Lucille Spignola Genna was rushed to the hospital. Calling him “sweetheart” she asked who had shot him. Genna shook his head and soon died. Sam Genna, who had arrived too late, Lucille and Peter Spignola were taken to the detective bureau where they were questioned by Chief of Detectives William Schoemaker and Captain John Stege. No information was forthcoming other than, “Angelo had no enemies, everybody liked him.”
At the coroner’s inquest, a young man came forward to say that he was close enough to see the license plate number of the killer’s automobile. A check of motor vehicle records showed the car had been stolen two weeks before the murder. Without a clear-cut explanation, police attributed the murder to the North Side gang in retaliation for the killing of O’Bannion and claimed that Weiss, Drucci and Moran were three of the four men in the car, the driver of which was alleged to be Frank Gusenberg, one of three brothers in the gang.
Angelo Genna’s funeral procession consisted of 300 automobiles, 30 containing flowers. The Catholic Church denied a church ceremony and burial in consecrated ground. Genna’s active pallbearers were all members of the Unione Siciliana. Among the mourners were a state senator, two state representatives, “Diamond Joe” Esposito, and Al Capone. Oddly enough, Alderman John Powers, whose associates were murdered by “Bloody Angelo,” was also in attendance. In a unique twist to this funeral, Angelo’s “crepe-hung,” shotgun-peppered roadster was towed along.
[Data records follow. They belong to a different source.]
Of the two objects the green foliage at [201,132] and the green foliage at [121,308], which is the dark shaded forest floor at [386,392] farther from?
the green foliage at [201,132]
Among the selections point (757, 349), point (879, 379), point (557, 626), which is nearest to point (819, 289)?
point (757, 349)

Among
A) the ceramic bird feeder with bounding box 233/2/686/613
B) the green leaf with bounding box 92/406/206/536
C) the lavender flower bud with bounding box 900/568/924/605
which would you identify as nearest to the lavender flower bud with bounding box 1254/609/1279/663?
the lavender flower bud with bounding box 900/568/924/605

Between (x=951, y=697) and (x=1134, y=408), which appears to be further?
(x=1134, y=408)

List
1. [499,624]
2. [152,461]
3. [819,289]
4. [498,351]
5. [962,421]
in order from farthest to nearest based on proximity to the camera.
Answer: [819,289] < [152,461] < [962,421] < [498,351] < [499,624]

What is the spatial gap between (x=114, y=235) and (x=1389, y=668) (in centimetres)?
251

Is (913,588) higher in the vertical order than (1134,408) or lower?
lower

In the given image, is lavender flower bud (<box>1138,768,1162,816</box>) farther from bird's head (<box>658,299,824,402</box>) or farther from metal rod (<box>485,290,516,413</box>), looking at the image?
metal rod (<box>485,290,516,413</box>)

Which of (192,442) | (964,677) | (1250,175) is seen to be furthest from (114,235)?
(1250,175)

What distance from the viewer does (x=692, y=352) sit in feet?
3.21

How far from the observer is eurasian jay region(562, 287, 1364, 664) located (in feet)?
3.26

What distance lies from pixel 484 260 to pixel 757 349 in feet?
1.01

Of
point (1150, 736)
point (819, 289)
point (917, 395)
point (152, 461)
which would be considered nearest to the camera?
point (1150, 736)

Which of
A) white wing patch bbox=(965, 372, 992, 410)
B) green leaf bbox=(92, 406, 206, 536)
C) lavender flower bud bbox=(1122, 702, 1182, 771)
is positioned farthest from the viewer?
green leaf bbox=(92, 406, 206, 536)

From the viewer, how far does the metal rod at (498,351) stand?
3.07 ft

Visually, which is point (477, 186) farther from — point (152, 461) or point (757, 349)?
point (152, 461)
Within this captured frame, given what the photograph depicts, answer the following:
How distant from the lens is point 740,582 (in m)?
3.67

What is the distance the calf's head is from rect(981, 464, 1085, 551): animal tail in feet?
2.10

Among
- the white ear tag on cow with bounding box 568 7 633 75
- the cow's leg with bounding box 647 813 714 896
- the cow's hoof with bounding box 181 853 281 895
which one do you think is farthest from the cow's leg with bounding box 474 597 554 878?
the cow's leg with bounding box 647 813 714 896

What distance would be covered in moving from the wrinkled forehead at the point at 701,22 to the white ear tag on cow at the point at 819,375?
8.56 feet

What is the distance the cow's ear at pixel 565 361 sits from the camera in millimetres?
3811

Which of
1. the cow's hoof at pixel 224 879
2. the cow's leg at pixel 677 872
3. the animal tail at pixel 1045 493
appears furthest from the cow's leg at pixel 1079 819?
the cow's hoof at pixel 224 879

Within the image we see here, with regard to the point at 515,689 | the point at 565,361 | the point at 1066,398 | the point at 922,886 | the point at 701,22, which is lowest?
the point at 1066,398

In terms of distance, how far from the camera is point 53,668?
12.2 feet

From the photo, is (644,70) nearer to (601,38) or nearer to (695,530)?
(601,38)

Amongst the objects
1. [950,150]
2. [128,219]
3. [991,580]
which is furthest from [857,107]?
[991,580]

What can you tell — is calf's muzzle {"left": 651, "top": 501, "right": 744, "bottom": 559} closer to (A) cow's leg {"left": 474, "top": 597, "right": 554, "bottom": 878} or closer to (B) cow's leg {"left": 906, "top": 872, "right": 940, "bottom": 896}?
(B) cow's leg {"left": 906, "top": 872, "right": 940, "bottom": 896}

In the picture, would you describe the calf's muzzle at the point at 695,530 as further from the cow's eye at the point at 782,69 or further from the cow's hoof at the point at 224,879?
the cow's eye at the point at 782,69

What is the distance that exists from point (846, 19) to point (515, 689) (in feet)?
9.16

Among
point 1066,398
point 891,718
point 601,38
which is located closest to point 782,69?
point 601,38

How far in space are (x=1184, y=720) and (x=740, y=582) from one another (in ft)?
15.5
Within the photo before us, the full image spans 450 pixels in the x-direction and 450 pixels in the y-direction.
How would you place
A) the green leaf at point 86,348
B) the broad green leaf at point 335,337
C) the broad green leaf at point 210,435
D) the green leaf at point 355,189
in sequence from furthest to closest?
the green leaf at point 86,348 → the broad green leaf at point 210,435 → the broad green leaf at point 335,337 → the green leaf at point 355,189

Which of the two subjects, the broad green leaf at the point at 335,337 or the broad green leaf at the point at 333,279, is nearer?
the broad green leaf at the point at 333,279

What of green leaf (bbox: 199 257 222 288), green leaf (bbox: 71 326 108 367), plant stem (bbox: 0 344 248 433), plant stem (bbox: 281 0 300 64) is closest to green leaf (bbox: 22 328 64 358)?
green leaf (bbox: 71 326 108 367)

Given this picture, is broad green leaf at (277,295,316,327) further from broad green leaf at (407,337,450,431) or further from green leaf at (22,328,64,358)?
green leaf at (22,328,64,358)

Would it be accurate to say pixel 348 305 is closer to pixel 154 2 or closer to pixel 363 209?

Angelo’s death and the loss of leadership of the Unione Siciliana were the least of the remaining brothers’ worries. Capone had covertly stolen away the firepower of the Gennas – Scalise and Anselmi. On June 13, 1925, Mike Genna was killed by a police officer interrupting what crime historians believed to be a one-way ride for him by Scalise and Anselmi. On July 8, Antonio was murdered on the street. In a period of 44 days three of the Genna brothers were killed. Later, on January 10, 1926, Angelo’s brother-in-law, Henry Spignola was murdered. The remaining Genna brothers – Peter, Sam and Vincenzo – fled to Sicily. The Genna family reign over the Unione Siciliana had lasted a little over six months.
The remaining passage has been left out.